De nombreux athlètes, dont les Diables Rouges qui vont participer à l'Euro 2020, se feront vacciner dans les prochaines semaines. Une situation qui risque de poser des problèmes selon Jacques Borlée. Il affirme en effet que les sportifs connaissent une baisse de 10 à 20% de leurs performances dans les jours qui suivent l'injection de leur première dose de vaccin.

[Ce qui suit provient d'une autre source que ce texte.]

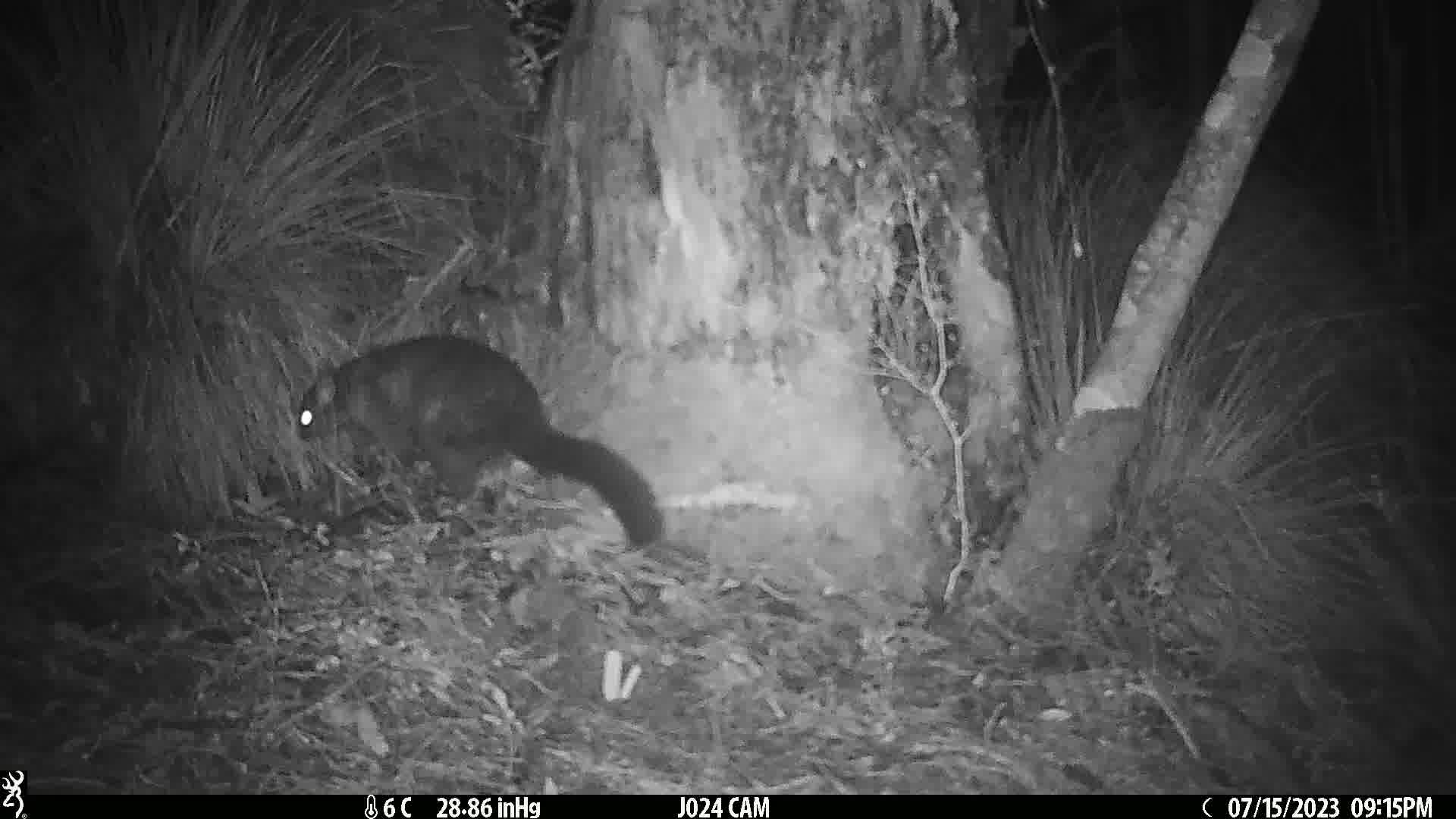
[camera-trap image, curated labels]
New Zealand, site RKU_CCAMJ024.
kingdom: Animalia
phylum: Chordata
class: Mammalia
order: Diprotodontia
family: Phalangeridae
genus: Trichosurus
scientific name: Trichosurus vulpecula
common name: common brushtail possum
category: possum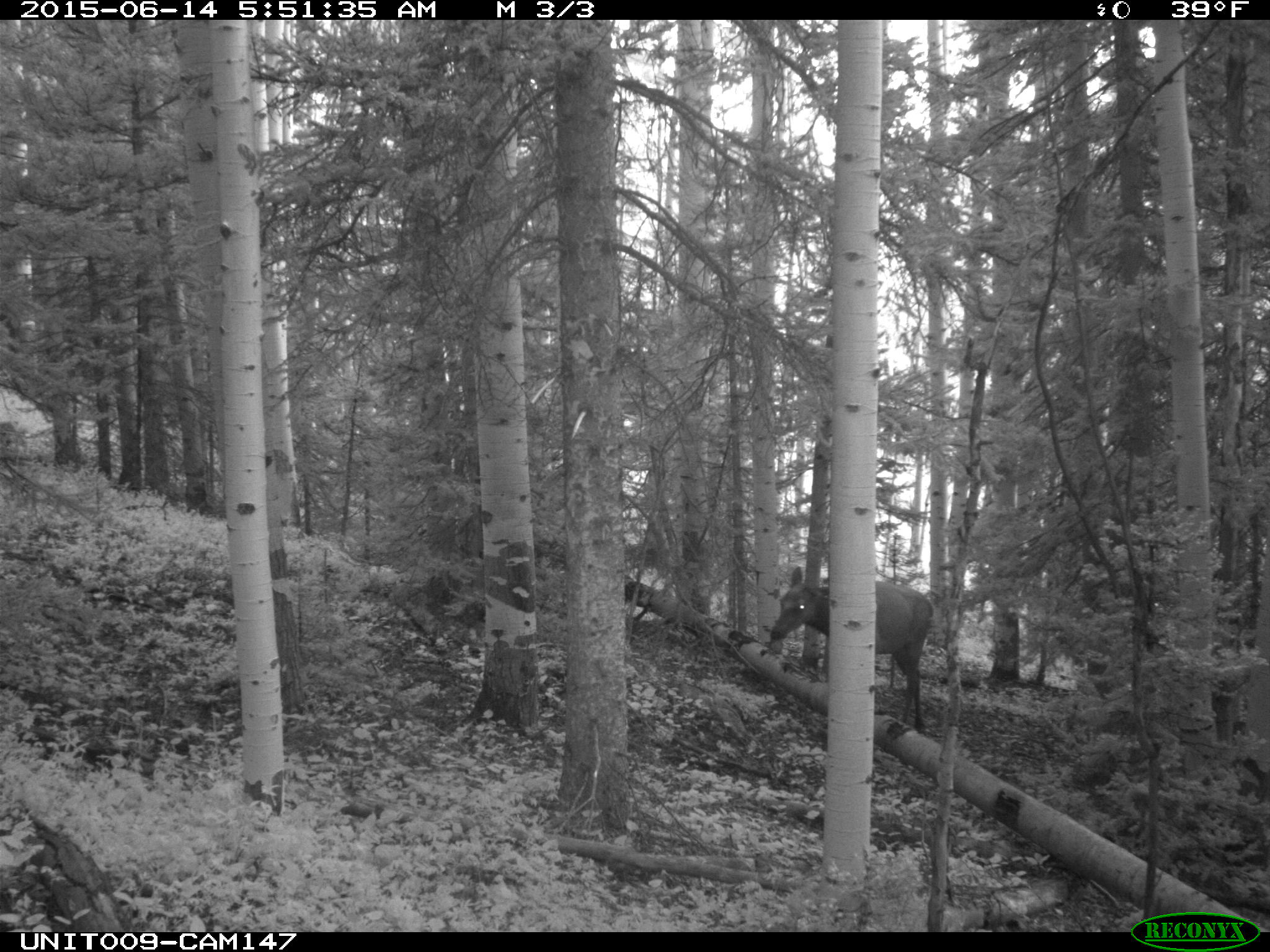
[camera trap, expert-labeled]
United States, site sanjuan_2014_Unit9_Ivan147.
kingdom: Animalia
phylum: Chordata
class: Mammalia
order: Artiodactyla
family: Cervidae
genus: Cervus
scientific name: Cervus elaphus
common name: red deer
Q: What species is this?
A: Cervus elaphus (red deer).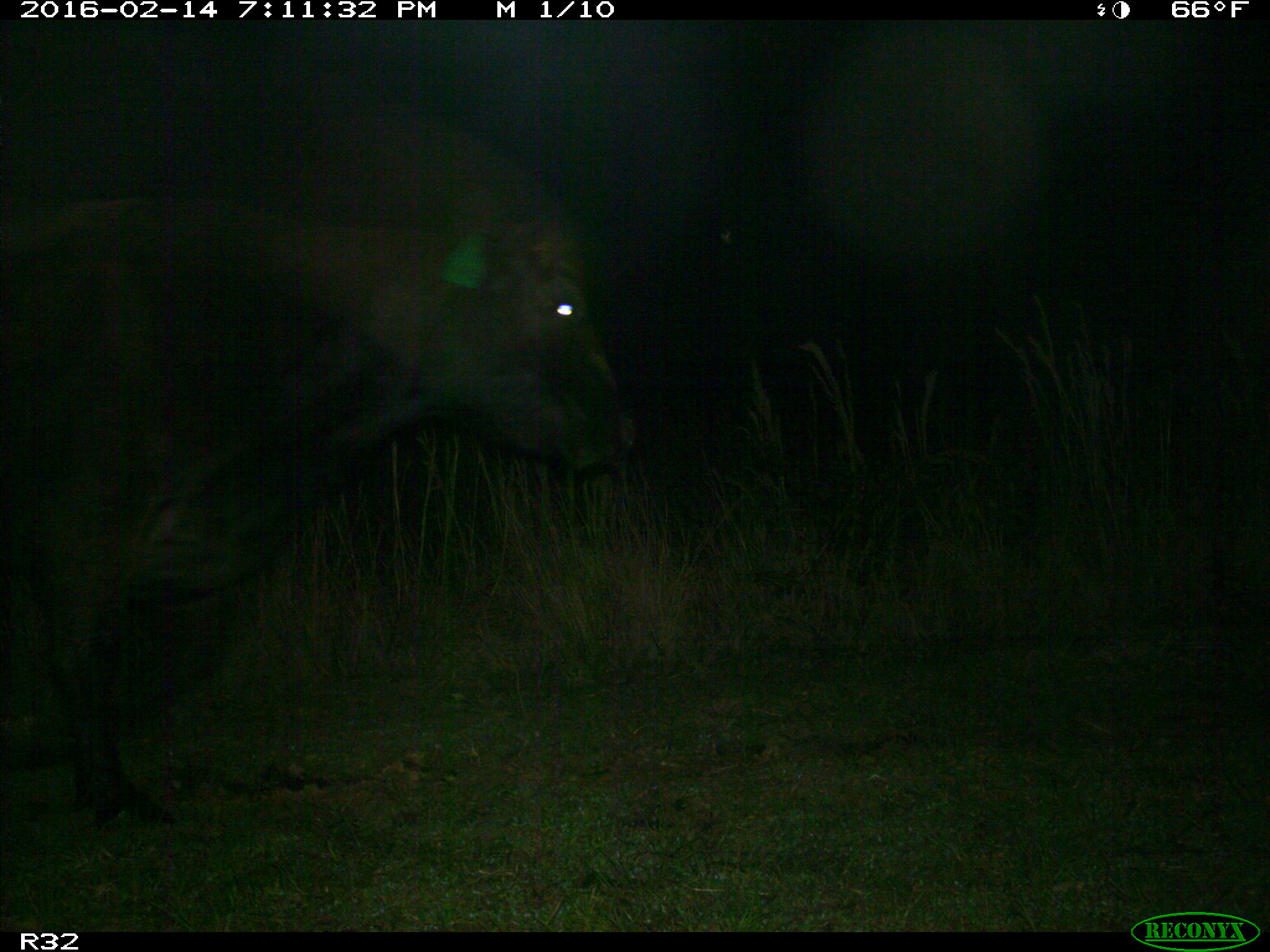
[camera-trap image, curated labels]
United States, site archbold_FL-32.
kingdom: Animalia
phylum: Chordata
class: Mammalia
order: Artiodactyla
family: Bovidae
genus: Bos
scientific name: Bos taurus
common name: domestic cow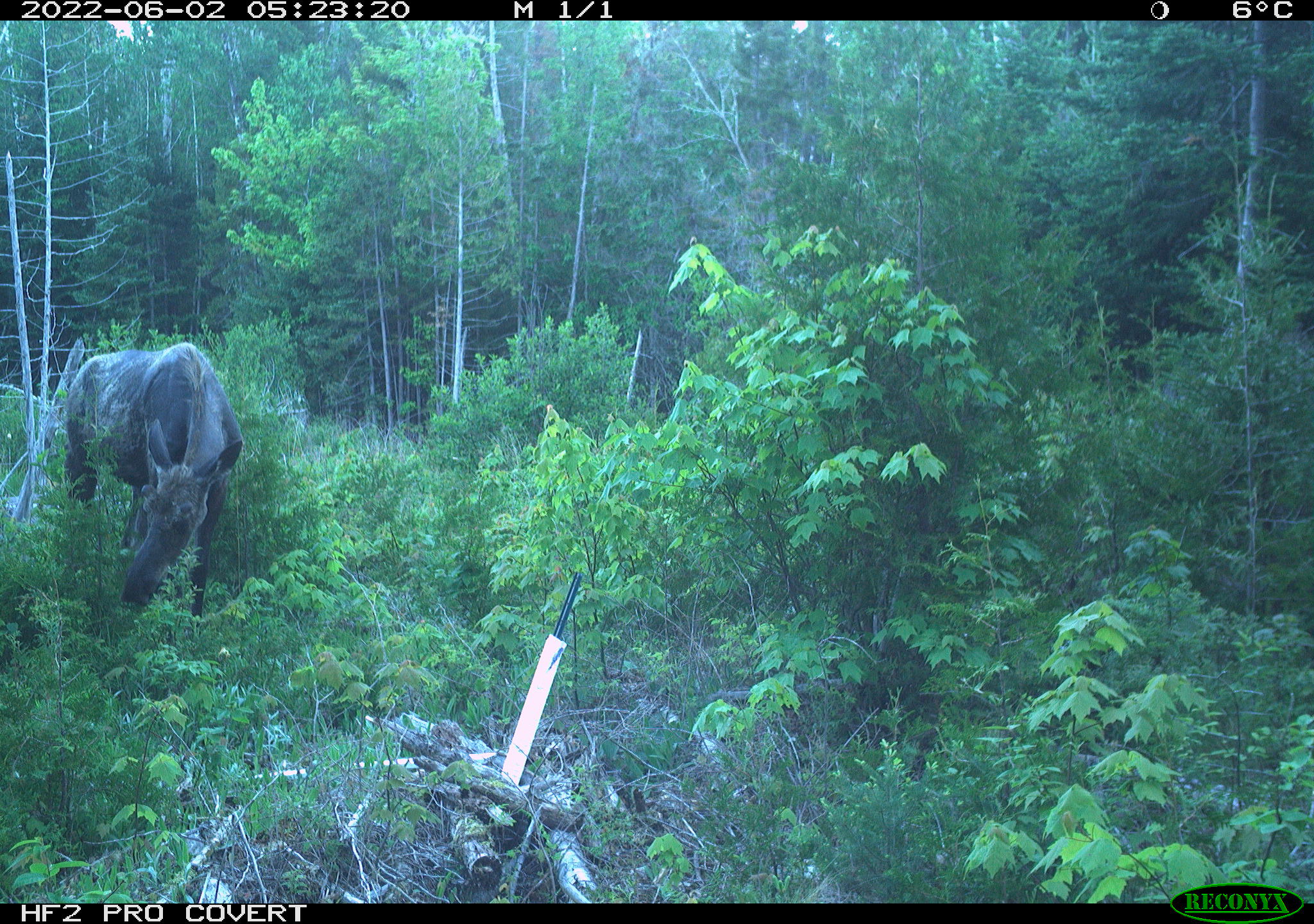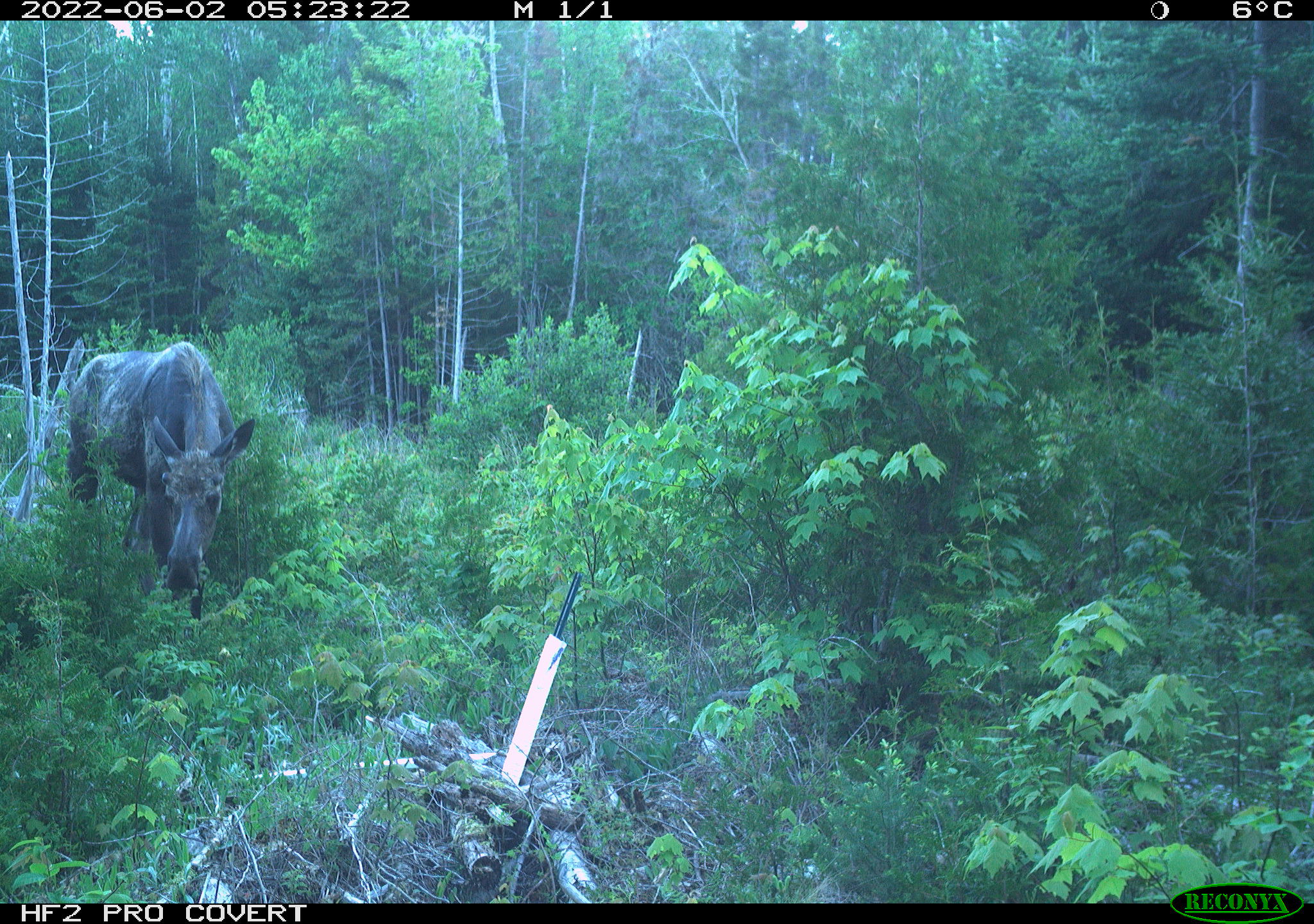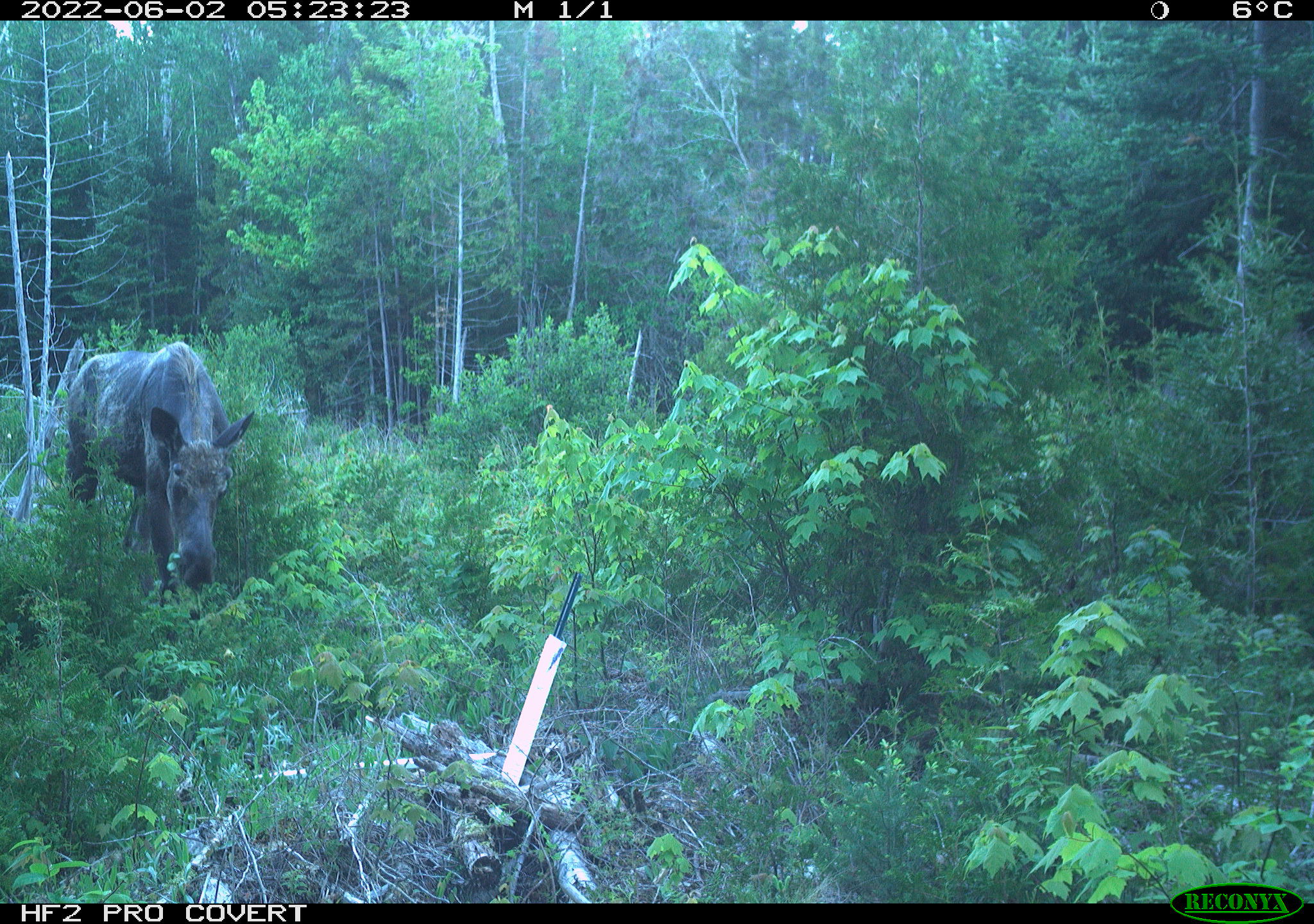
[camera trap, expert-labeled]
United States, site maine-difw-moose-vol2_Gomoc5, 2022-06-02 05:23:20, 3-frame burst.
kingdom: Animalia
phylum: Chordata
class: Mammalia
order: Artiodactyla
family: Cervidae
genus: Alces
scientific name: Alces alces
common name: moose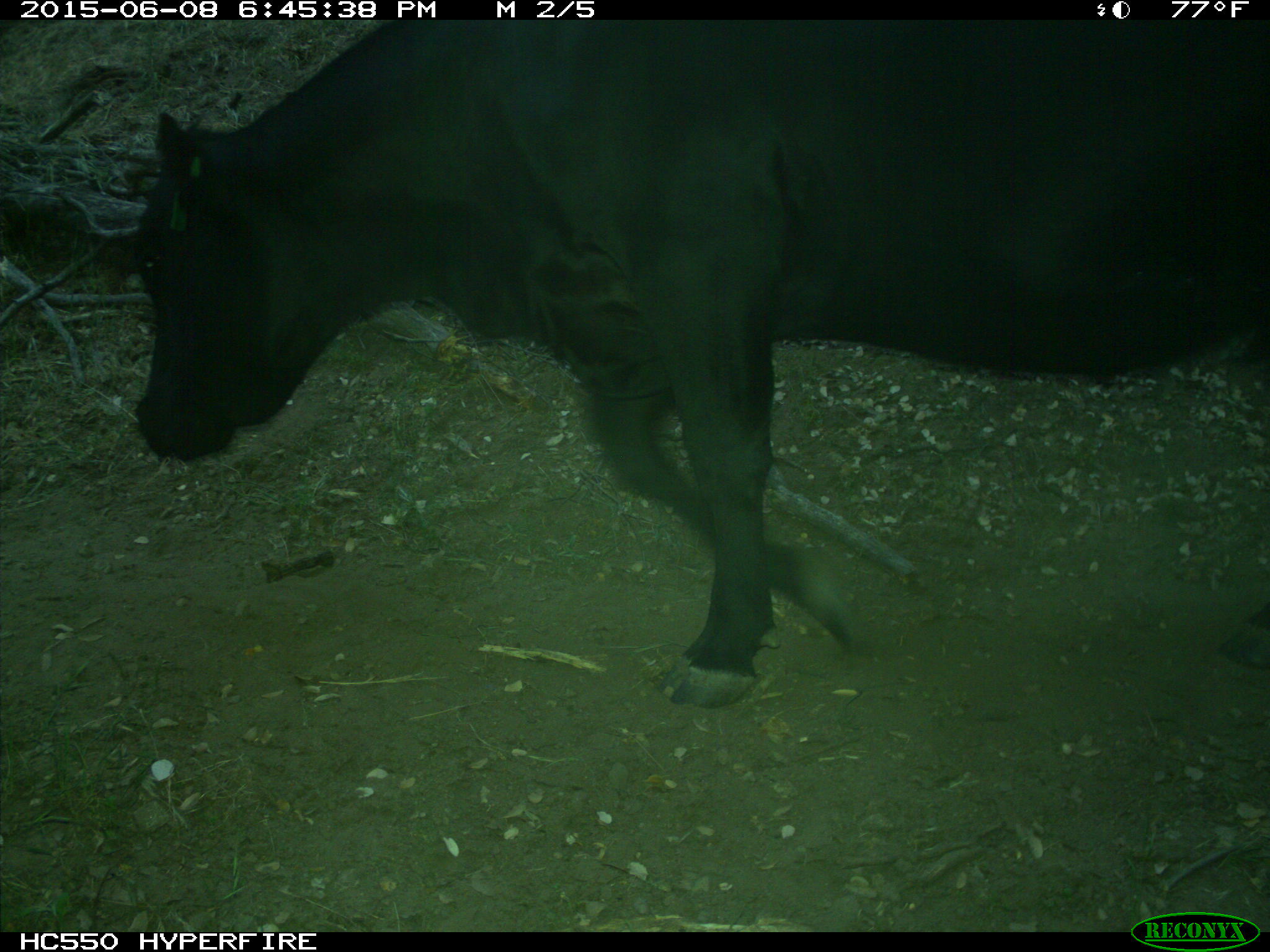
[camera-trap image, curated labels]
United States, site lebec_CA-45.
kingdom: Animalia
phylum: Chordata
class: Mammalia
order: Artiodactyla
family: Bovidae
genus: Bos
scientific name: Bos taurus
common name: domestic cow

Marc Francaux, professeur de physiologie de l'exercice à l'UCL, suggère également cette possibilité: "Il n'y aucune étude scientifique qui prouve cela de manière irréfutable mais un nombre d'observations laissent à penser que certains athlètes sont impactés", explique-t-il. "Cela n'est pas étonnant au vu du fonctionnement des vaccins. Ce qui l'est plus, c'est la durée sur laquelle ces athlètes voient leurs performances diminuer", ajoute-t-il. "Nous n'avons pas de données chiffrées mais a priori cela peut aller jusqu'à 4 jours". Cependant, selon Francaux, cette baisse de régime serait plutôt de l'ordre des 5%. Pour le professeur, ces contre-performances ne sont pas dans la tête des athlètes: "C'est trop systématique", affirme-t-il. "Cela ne veut pas dire qu'ils ne doivent pas se faire vacciner mais il faudrait tenir compte de leur programme d'entraînement et de compétition pour les vacciner", conclut-il.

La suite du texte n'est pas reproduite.